On Fri, May 29, 2015 at 10:11 PM, Andrew Savchenko <birc...@gentoo.org> wrote:
> On Fri, 29 May 2015 18:48:55 -0700 walt wrote:
>>
>> The libreoffice-bin package wanted to drag in dozens of other non-binary
>> gentoo packages before it would install itself, and even caused a blocker
>> between two different versions of poppler.  (I said "no" because I thought
>> the blocker would make the entire experiment fail in the end.)
>
> It requires many other packages because it was compiled with
> specific versions of that packages. Of course that other packages
> will be source ebuilds mostly.
>
> You have blockers because your current system have different
> versions of some of that packages. These issues are usually solved
> either via slot installs or update of your currently installed
> system. Sometimes emerge -DNu @world may be needed.
>

Just a bit more explanation...

Binary distros, like Debian, typically solve this problem by using
releases.  In a release most packages have fixed versions, especially
those which have many reverse dependencies, like core libraries.  When
Debian 9 is being prepared for release, somebody will decide that it
will use poppler version 0.35 or whatever is in vogue at the time, and
so on.  Then all the maintainers will build all the packages that use
it against poppler-0.35.  This prevents the blocker situation that
you're witnessing.  If there is a later security patch, any fixes will
be backported as needed so that they can stay with poppler-0.35 which
prevents them from having to update dozens or hundreds of other
packages in some kind of coordinated mini-release.  Eventually a new
release comes along, and they update all of their packages in lockstep
to a new set of versions, so that they reach a new consistent
depgraph.  Of course, they can use the equivalent of slots as well, so
for some libraries they may support more than one specific version,
but it is still coordinated in this manner.

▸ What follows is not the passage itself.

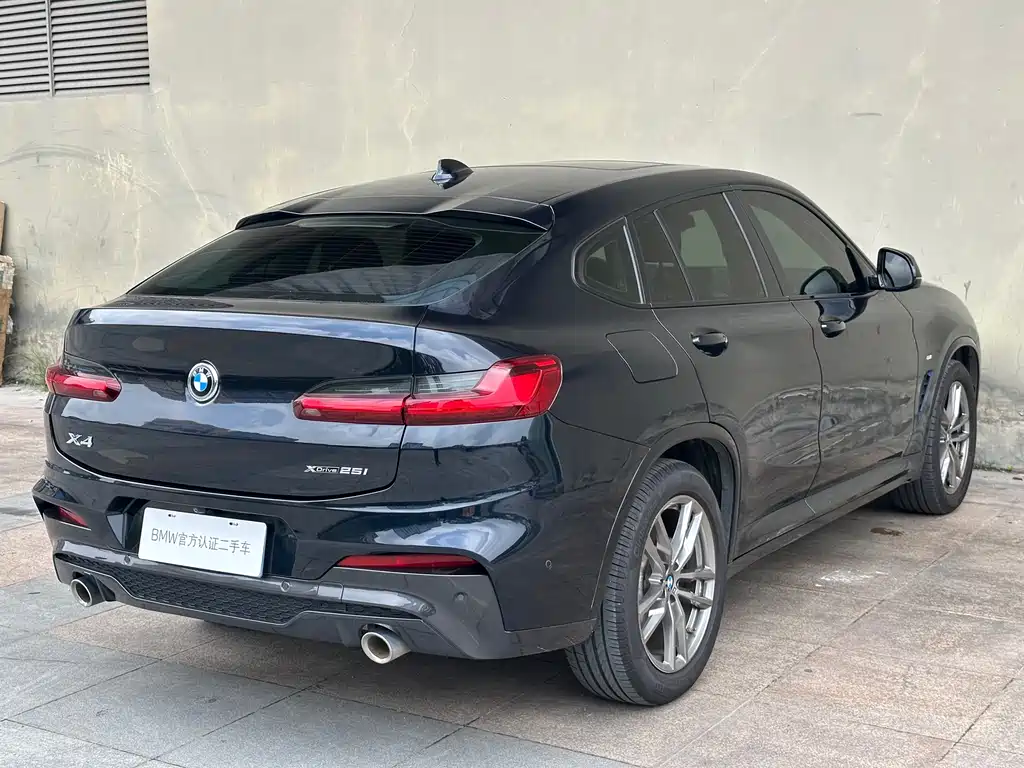 BMW X4 2021 — фото 12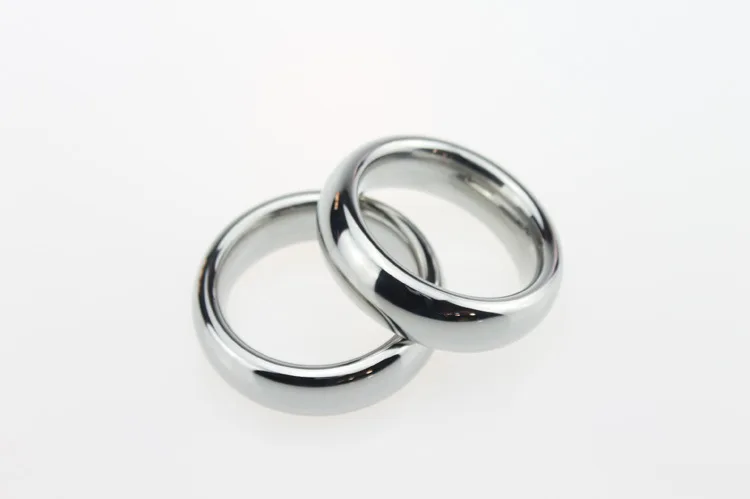 2020 Adult Sex Products Metal Stainless Steel Penis Ring Glans Ring Weighted Cock Ring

With Gentoo we're spoiled by the ability to generally be able to
install arbitrary pairings of package versions, since we build
everything from source and emerge will link everything against
whatever we're using.  When we do change a key dependency, then a
combination of slot-operator-deps, preserved-rebuild, and
revdep-rebuild will rebuild everything that breaks.  Of course, we're
still limited by API-compatibility and feature use, which puts some
constraints on what we can install.  We're even more limited when
braindead upstreams don't properly use SONAMEs and such, which creates
blockers that can't be resolved using slots.  However, in general we
get a lot of flexibility, which lets us keep most packages closer to
upstream and we don't have to packport fixes to poppler-0.35 for 3
years since we can just use poppler-0.36 instead, and so on.

However, the moment you start installing packages that use precompiled
dynamic binaries we become just like Debian, except we DON'T use
releases and thus we don't guarantee tree-wide compatibility with a
very specific version of every library.  So, once you start installing
these packages you're much more likely to run into blockers and other
issues, especially if you have a fair number of them.  They exist for
convenience, but you'll never get the full "Gentoo experience" using
them, and if you're really looking to use a lot of standardized binary
packages for everything, well, you're probably better-off with a
distro designed with that in mind (ie, basically everybody else).